Requirements:
- pip install numpy
- pip install pandas
- pip install matplotplib
- pip install scipy
- python 3.6.3
As before, the single quotes, conversion to lower and everything else performed in Assignment 2 preprocess.py have been performed. Only the first 6500 entries have been considered. In addition, one hot encoding is performed after sorting, using the pandas framework. Note that the last feature is left out as a reference, which is on when the rest are all 0s.
Can be run using the command -
python preprocess-assg3.py
Outputs the mapped vectors for each of the classes.
There are two major functions here, one that calls LogisticRegresion class and one that calls SupportVectorMachines class. They perform the necessary opertations that are stated in the question using the required Hyper Parameters such as the regularization factor lambda and the learning rate. Tolerance is used as well. Finally, the number of epochs is limited to 500. Multiple stopping conditions are kept in place. All operations are performed with L2 Regularization in place.

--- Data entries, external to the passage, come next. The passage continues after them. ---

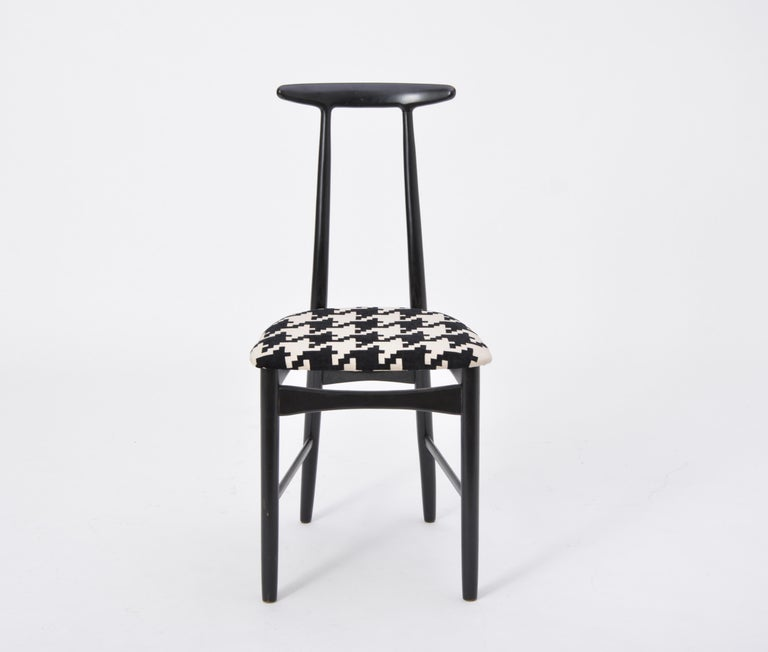 Swedish Mid-Century Modern chair by Gemla Diö  This chair was produced by Gemla Diö in Sweden, circa the 1950s. The frame is made of black-lacquered wood and the chair has been newly reupholstered.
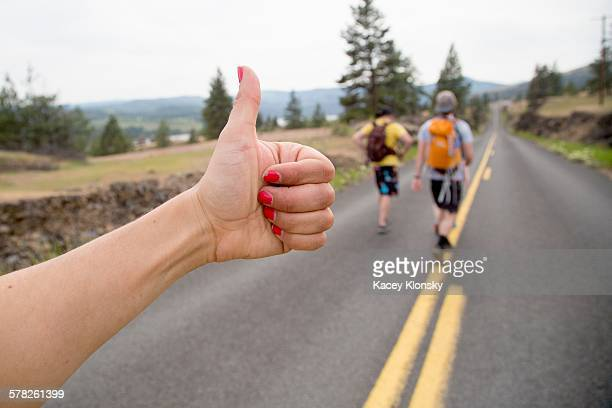 Two men hiking along road, while woman thumbs a lift, focus on hand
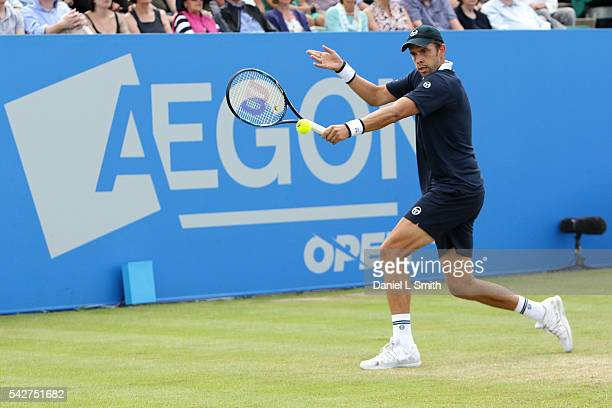 Gilles Muller of Luxembourg plays a backhand during his men's singles semifinal match against Pablo Cuevas of Uruguay during day five of the ATP...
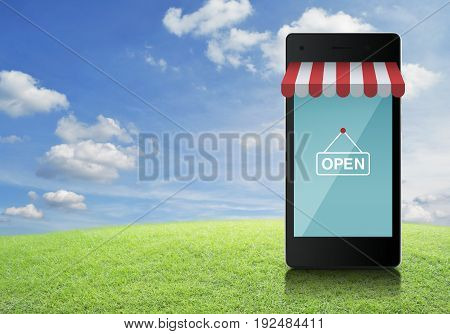 Modern smart mobile phone with online shopping store graphic and open sign on green grass field over blue sky Shop online concept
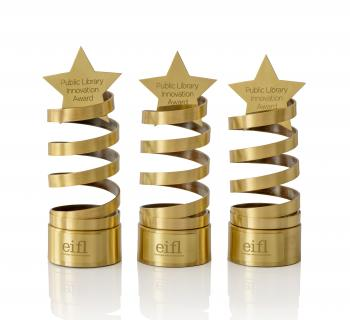 Three innovation award trophies - a spiral design, with a star on top.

Can be run using the command
python lr_svm.py trainingSet.csv testSet.csv 1
for Logistic Regression andpython lr_svm.py trainingSet.csv testSet.csv 2
for Linear SVM
The output provided is the Train and Test accuracy.
This part brings back NBC classifier from Assignment 2 and requires that we preprocess it using the same approach as earlier. Additionally, only the first 6500 rows are considered. A bin size of 5 is used during binning and discretization is used instead of one hot encoding. 20% of the data is used as test set and the rest as training set in this scenario. Note Naive Bayes will be using trainingSet_NBC.csv while LR and SVM will continue to use trainingSet.csv.
Can be run using the command
python cv.py
. Note this operation takes time, so print statements are added to show that there is progress
The output includes a graph learningCurves.png
that has the three curves in it. It compares the model input size to its accuracy. Using 10 fold cross validation. Further, for creating and testing a Hypothesis, we use the output arrays from cv.py in hypothesisTests.py
This produces an output of Null Hypothesis Rejected; Alternative Hypothesis accepted.
When a significance of 0.01 or 99% is used in the p-value.
Sometimes, there are warnings thrown about division by zero. These are explictly ignored in the code but can be commented out if required.